Judy Radford

Drag racing by nature is a social experience. Drag racing at the bracket racing level is an even greater exercise in socializing. Visit with your pit neighbors and friends you have not seen for a couple weeks or for a couple of months. You break bread, sit and tell lies and war stories, and help each other out when one or the other’s racecar is in need of assistance. This is interrupted with having to go race, then come back and socialize some more.

So people spend the weekends with their friends and some would even consider their extended families, doing what they love to do best and that is to go drag racing.

This social theory is exemplified no more than at the high desert Idaho drag racing facility better known as Firebird Raceway.
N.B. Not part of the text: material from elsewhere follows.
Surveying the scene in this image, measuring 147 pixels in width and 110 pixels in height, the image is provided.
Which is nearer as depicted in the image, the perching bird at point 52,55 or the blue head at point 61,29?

The New family, who have owned and operated the facility since its inception over forty years ago, know how to put on such an event and do it as well as anybody. Thus, through hard work and dedication, the 19th Annual Halloween Classic was one of the best races this season, attracting racers from near and far.

For the second year, a large group from Grand Junction, Colorado, made the trip to run the Classic. If that is not far enough for you, a group from north of Edmonton, Alberta, Canada (23 hours) made their third trip to the Classic.

THE BEGINNING

Every good idea has an origin and the Halloween Classic is no exception. The patriarch of the New family and the person who has a very firm hand on the tiller of the Firebird ship is 78-year-old Bill New. Mr. New, as most people who do something very successfully, will take an idea that somebody else has, put their own flavor to it and make it a hit.

”I heard what the Bader family (Norwalk Raceway owner Bill Bader) was doing called the Halloween Classic. I could not believe what they were saying about what the track was getting for car count,” New explained at the conclusion of Saturday night’s festivities.

So Mr. New and one of his sons, John, made the trip to Norwalk, met the Bader family and saw firsthand what the entire hubbub was about. Sure enough, what they had heard was true and even more so.